> [Reading text]
>>>
Faced with these situations, we should not lose heart or be intimidated. We should feel fraternal sadness for those who are in error, and pray for them. Let us return good for bad, and decide to be more joyfully faithful and more apostolic. Let us call to mind St. Josemaría’s expression “God and daring” in the early years of the Work, when the difficulties in the life of the Church were no less great than now. Let us consider the words of our Lord that I just quoted: If they persecuted me, they will persecute you; if they kept my word, they will keep yours also. God does not lose battles. With his infinite love and omnipotence, he can draw good out of evil.

Those who thought they had definitively finished off the Church have often shouted in victory, and the Spouse of Christ has always arisen more beautiful, more pure, to continue being an instrument of salvation among the nations. St. Augustine already pointed this out in his time, in words our Father used in one of his homilies. “If by chance you hear offensive words or shouts hurled against the Church, show their loveless authors, with humanity and charity, that they cannot mistreat a mother in that way. They attack her now with impunity, because her kingdom, which is that of her Master and Founder, is not of this world. ‘As long as the wheat groans among the straw, as long as the spikes of wheat sigh among the cockle, as long as the vessels of mercy lament among those of ire, as long as the lily sobs among the thorns, there will always be enemies who say: when will she die and her name perish? They think: there will come a time in which the Church will disappear and there will be no more Christians... But, when they say this, they of necessity die. And the Church remains’ (St. Augustine, En. In Ps., 70, II, 12).”[9]

Sometimes we might wish that God would show forth his power by freeing the Church definitively from those who persecute her. And perhaps we would like to ask: Why do you permit them to humiliate the people that you have redeemed in this way? This is the complaint that St. John, in the Apocalypse, puts on the lips of those who have given witness to Christ by their death: I saw under the altar the souls of those who had been slain for the word of God and for the witness they had borne; they cried out with a loud voice, “O Sovereign Lord, holy and true, how long before thou wilt judge and avenge our blood on those who dwell upon the earth?”[10] The answer is not long in coming: They were... told to rest a little longer, until the number of their fellow servants and their brethren should be complete, who were to be killed as they themselves had been.[11]

This is how God acts. Those who witnessed Christ’s arrest, his impious trial, his unjust condemnation, his ignominious death, mistakenly concluded that all had ended. And, nevertheless, the Redemption of mankind was never closer than when Jesus voluntarily suffered for us. “How marvelous and at the same time surprising this mystery is! We can never sufficiently meditate on this reality. In spite of being God, Jesus does not want to make his divine prerogative an exclusive possession; he does not want to use his being as God, his glorious dignity and his power, as an instrument of triumph.”[12]

Our Lord wants the members of his Mystical Body to share in the mystery of abasement and exaltation by which he carried out the Redemption. “If Good Friday is a day full of sorrow, it is therefore at the same time a particularly propitious day to reawaken our faith, to consolidate our hope and courage so that each one of us may carry our cross with humility, trust and abandonment in God, certain of his support and his victory. The liturgy of this day sings: O Crux, ave, spes unica, Hail, O Cross, our only hope!”[13] I suggest to you something that I saw our Father do: savoring, meditating on, making very much his own those words that are repeated in a special way during Holy Week: Adoramus te, Christe, et benedicimus tibi. Quia per sanctam Crucem tuam redemisti mundum! We adore you, O Christ, and we bless you. Because by your holy Cross, you have redeemed the world!
<<<
> [Request A] In the passage about the Church under persecution, rewrite the part that opens with the words containing "Our Lord wants" and closes with "redeemed the world!", changing "Good Friday" to "Holy Thursday".
> [Request B] Put this sentence from the passage about the Church under persecution into Spanish: "Sometimes we might wish that God would show forth his power by freeing the Church definitively from those who persecute her."

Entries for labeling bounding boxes
>>>
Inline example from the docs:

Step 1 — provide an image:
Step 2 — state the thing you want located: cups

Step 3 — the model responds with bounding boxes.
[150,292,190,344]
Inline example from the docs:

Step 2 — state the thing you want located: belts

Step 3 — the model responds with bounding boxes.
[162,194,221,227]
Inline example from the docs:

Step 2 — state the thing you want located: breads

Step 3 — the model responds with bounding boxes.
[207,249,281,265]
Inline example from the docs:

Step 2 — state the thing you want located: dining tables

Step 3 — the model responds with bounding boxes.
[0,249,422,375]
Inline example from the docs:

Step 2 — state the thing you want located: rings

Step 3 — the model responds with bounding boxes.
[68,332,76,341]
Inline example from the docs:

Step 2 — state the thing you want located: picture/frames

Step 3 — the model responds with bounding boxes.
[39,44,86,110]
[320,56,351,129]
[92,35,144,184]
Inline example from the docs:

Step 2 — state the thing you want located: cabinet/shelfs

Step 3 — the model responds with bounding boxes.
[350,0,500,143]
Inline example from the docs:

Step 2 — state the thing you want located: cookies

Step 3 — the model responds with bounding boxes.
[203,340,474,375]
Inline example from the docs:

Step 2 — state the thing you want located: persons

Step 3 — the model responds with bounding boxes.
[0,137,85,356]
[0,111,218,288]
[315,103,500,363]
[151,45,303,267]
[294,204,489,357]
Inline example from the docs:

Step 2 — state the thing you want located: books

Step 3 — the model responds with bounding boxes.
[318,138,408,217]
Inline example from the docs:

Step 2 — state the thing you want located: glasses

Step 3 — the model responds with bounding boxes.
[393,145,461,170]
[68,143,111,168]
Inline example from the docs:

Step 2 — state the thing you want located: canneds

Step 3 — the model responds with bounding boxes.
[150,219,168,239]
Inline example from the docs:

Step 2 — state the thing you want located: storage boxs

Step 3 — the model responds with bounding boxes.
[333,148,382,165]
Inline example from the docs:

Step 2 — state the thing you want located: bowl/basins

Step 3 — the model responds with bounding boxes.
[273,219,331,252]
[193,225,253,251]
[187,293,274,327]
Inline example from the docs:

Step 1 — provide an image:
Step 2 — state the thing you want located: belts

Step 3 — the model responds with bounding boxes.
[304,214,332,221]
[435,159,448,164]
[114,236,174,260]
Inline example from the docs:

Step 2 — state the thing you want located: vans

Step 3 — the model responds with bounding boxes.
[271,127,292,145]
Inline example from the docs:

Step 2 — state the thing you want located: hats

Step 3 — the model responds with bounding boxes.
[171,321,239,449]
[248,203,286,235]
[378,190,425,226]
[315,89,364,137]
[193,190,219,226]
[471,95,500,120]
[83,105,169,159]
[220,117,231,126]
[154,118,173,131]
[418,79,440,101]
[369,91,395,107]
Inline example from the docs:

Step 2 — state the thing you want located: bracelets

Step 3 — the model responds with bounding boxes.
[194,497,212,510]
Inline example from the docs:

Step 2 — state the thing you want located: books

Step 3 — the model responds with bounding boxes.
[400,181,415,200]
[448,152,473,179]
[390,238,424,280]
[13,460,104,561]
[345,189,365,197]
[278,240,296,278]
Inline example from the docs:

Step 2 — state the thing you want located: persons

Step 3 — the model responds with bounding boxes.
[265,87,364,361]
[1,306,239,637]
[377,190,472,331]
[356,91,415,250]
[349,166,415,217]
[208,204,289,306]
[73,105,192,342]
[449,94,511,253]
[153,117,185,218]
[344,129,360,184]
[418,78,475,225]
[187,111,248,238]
<<<
> [Response A]
Our Lord wants the members of his Mystical Body to share in the mystery of abasement and exaltation by which he carried out the Redemption. “If Holy Thursday is a day full of sorrow, it is therefore at the same time a particularly propitious day to reawaken our faith, to consolidate our hope and courage so that each one of us may carry our cross with humility, trust and abandonment in God, certain of his support and his victory. The liturgy of this day sings: O Crux, ave, spes unica, Hail, O Cross, our only hope!”[13] I suggest to you something that I saw our Father do: savoring, meditating on, making very much his own those words that are repeated in a special way during Holy Week: Adoramus te, Christe, et benedicimus tibi. Quia per sanctam Crucem tuam redemisti mundum! We adore you, O Christ, and we bless you. Because by your holy Cross, you have redeemed the world!

> [Response B] A veces podríamos desear que Dios mostrara su poder liberando definitivamente a la Iglesia de quienes la persiguen.